*Aim:* Lay out the stretch of the data from the line containing "Is the point" through the line containing "669 millimetres" as a Markdown table with the columns Row and Entry, giving each line a row number and leaving out blank lines.

——————————

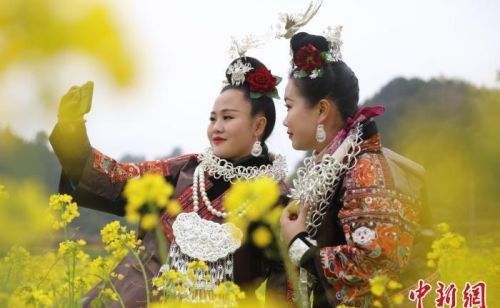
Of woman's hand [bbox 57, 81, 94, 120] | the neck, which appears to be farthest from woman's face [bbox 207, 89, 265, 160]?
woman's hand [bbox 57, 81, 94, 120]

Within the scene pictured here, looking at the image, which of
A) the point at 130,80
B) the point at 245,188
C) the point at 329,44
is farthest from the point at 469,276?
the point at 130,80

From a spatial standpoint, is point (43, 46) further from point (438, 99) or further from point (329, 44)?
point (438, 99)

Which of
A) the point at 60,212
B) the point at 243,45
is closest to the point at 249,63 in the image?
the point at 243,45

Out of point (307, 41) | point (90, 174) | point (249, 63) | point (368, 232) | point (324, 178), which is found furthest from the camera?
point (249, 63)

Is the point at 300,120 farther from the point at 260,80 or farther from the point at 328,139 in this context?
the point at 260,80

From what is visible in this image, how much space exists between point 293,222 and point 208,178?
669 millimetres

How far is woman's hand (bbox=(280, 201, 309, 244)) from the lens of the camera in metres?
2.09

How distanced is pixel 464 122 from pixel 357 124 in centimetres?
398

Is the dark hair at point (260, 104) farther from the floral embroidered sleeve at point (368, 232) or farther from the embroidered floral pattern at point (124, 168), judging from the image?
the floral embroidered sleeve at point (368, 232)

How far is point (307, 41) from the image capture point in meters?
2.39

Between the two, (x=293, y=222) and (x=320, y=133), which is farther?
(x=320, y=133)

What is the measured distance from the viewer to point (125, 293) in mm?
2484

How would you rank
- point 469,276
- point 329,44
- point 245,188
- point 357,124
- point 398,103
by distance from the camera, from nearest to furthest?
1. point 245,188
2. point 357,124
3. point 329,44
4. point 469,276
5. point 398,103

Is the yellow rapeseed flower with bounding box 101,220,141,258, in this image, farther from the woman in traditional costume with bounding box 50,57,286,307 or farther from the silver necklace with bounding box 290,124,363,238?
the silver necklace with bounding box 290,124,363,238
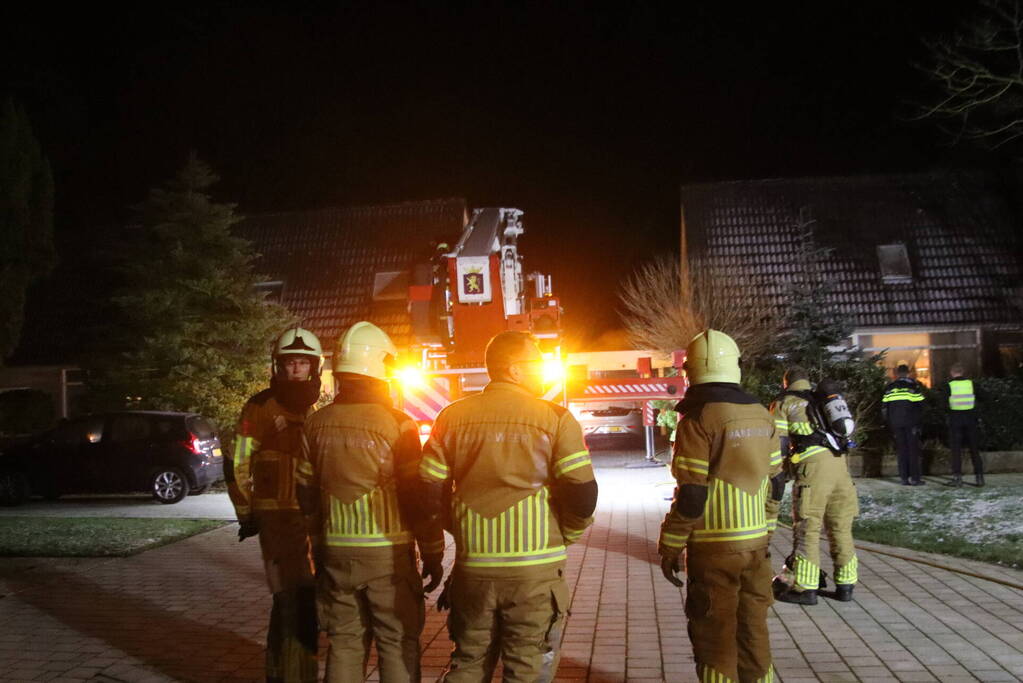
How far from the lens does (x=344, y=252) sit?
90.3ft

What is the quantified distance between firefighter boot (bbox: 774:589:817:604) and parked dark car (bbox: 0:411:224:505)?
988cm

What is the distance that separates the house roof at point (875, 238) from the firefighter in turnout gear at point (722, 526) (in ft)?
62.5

——————————

*The output:*
| Row | Entry |
|---|---|
| 1 | Is the point at 300,120 farther from the point at 260,80 or farther from the point at 328,139 in this context? |
| 2 | the point at 260,80 |
| 3 | From what is visible in this image, how much space exists between point 293,222 and point 208,178? |
| 4 | 669 millimetres |